Coconut Oil Canna Capsules

Cannabis oil capsules, infused/mixed with coconut oil, are an alternative way to therapeutically use Cannabis without having to inhale it via smoking or vaporising. Coconut oil is used due to its high amount of medium chain triglycerides (MCT) which makes it a good binding agent for the cannabinoids, not to mention its amazing health properties. Half the fat in coconut oil is comprised of lauric acid, a fat not frequently found in nature. Lauric acid has been called a ‘miracle’ ingredient due to its health promoting capabilities. Present in mother’s milk, it can be found in only three dietary sources – small amounts in butterfat and larger amounts in palm kernel and coconut oil. In the body, lauric acid is converted to monolaurin, a potent antiviral, antibacterial and anti-protozoal substance.

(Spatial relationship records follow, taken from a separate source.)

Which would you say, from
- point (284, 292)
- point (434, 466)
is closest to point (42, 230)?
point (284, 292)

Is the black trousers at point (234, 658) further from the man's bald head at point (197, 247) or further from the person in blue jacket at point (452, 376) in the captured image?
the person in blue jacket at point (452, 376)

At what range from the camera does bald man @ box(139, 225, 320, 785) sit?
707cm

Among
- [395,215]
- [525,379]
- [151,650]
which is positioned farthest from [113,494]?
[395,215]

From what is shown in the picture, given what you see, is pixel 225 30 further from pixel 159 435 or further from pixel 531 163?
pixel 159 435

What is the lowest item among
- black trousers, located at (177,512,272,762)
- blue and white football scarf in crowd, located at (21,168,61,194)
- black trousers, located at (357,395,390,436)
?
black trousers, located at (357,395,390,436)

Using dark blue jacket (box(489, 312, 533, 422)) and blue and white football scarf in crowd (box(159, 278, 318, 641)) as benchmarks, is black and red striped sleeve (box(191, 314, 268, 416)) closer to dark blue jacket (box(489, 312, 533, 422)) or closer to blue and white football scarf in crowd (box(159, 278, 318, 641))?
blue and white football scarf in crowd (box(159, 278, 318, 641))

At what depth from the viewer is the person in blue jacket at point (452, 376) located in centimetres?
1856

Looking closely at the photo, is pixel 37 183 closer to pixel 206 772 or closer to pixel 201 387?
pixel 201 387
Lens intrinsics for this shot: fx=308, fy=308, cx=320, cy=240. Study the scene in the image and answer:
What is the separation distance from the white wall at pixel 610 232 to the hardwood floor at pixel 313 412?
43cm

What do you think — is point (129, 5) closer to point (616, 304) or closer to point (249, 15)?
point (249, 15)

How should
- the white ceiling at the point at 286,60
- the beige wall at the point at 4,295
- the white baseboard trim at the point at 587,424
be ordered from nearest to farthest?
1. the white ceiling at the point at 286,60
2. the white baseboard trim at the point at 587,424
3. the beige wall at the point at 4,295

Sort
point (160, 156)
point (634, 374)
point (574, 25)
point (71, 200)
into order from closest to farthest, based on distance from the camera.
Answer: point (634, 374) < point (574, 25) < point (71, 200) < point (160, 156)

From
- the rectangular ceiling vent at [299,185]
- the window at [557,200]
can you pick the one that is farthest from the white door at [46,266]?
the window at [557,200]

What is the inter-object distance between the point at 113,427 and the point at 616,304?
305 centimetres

Monolaurin, being a monoglyceride, can destroy lipid-coated viruses including measles, influenza, HIV, herpes and a number of pathogenic bacteria. Although it ‘targets’ the liver and gets processed there (metabolism), you can avoid this happening with your infusion/blend, and the ensuing metabolism of the cannabinoids (e.g. Δ-9-THC metabolises into Δ-11-THC in the liver), by a process commonly known as ‘pre-loading’. Consuming a large spoonful of coconut oil around half an hour before dosing with capsules occupies the metabolising enzymes and allows cannabinoids to enter the bloodstream and go about their business, as they are meant to, before going back to the liver.

Hempy Honeytongue,
Cannabis as Medicine and More – Its Your Life


 

According to Dr Dustin Sulak, dosage is the key factor in achieving the most benefits from Cannabis. After following thousands of patients using Cannabis therapeutically for eight years, he observed that dosing Cannabis is unlike any therapeutic agent to which he was exposed during medical training. A basic understanding of the key characteristics of Cannabis dosing can empower one to make the most of this incredibly versatile, safe and effective herb, Dr Sulak said. Some patients effectively use tiny amounts of Cannabis, while others use incredibly high doses. Dr Sulak has seen adult patients achieve therapeutic effects at 1 mg of total cannabinoids daily, while others consume over 2,000 mg daily. And while a 2000-fold dosing range is unusual for a medication, researchers have failed to kill monkeys at doses even 300 times higher than the highest dose Dr Sulak observed in the clinic.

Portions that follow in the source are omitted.